• [DOCUMENT PASSAGE]:
□ □ □ □ □ □ □
# '02 Altima random misfire code, makes a noise almost sounds like knocking



## G33kyG1rl (Nov 4, 2014)

Recently bought an '02 Altima, about 171k miles. Got a great deal. In real nice shape, but make this sort of "knocking" sound under the hood when you're first taking off. Drives great otherwise. When I test drove it at the dealership the first time it drove so bad I was gonna walk, but they changed the plugs (which they said were in really bad shape) and offered a second test drive, it was much better. Still getting a check engine code for random misfire though. Thinking maybe one of the coil packs is going. How do you test them? Also when we got it, the engine oil was too high. Husband changed the oil and it's now at the right level. Hoping that didn't cause the issue. Any thoughts?


----------



## SPEEDO (Jun 9, 2003)

which engine? misfire code, which cylinder? you could move the coil from one cylinder to another and see if the code follows to that cylinder..


----------



## G33kyG1rl (Nov 4, 2014)

The engine is 2.5. It's a "random multiple misfire" code, not linked to any coil pack in particular.


----------



## SPEEDO (Jun 9, 2003)

in that case check into the cam/crank sensor kit (oem pt# B3731-6N27K)


----------



## G33kyG1rl (Nov 4, 2014)

Weirdest thing. Tested it again a while back and tied it to cylinder 1. Moved coil pack in cylinder 1 to cylinder 2. The misfire codes ceased. Car was behaving for a while. We hadn't replaced any parts, then again we weren't driving it long distances, maybe a few miles at a time. Then, today, it shut down again. No engine codes. Rented a code reader from the auto parts store. It read:

HTD Catalyst N/A

No idea what that means. Assuming it has something to do with the catalytic converter? Would that cause it to just stop, and not start up even after sitting 12 hours?


----------



## G33kyG1rl (Nov 4, 2014)
□ □ □ □ □ □ □
• [DATA BELOW]:
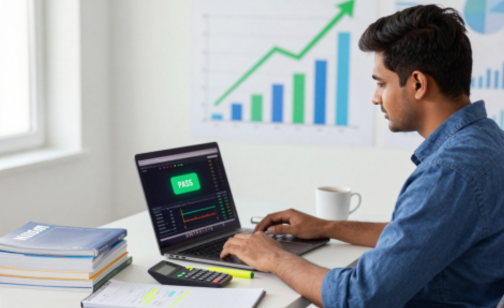What Worked for Me While Preparing for the NISM Mutual Fund Exam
□ □ □ □ □ □ □
• [PROBLEM SET]:
**1)** According to the Altima misfire thread, what OEM part number does SPEEDO give for the cam/crank sensor kit?
**2)** From the Altima misfire thread, write out the part that opens with the words containing "Recently bought an" and closes with "to that cylinder..".

• [SOLUTIONS BELOW]:
**1)** B3731-6N27K

**2)**
Recently bought an '02 Altima, about 171k miles. Got a great deal. In real nice shape, but make this sort of "knocking" sound under the hood when you're first taking off. Drives great otherwise. When I test drove it at the dealership the first time it drove so bad I was gonna walk, but they changed the plugs (which they said were in really bad shape) and offered a second test drive, it was much better. Still getting a check engine code for random misfire though. Thinking maybe one of the coil packs is going. How do you test them? Also when we got it, the engine oil was too high. Husband changed the oil and it's now at the right level. Hoping that didn't cause the issue. Any thoughts?


----------



## SPEEDO (Jun 9, 2003)

which engine? misfire code, which cylinder? you could move the coil from one cylinder to another and see if the code follows to that cylinder..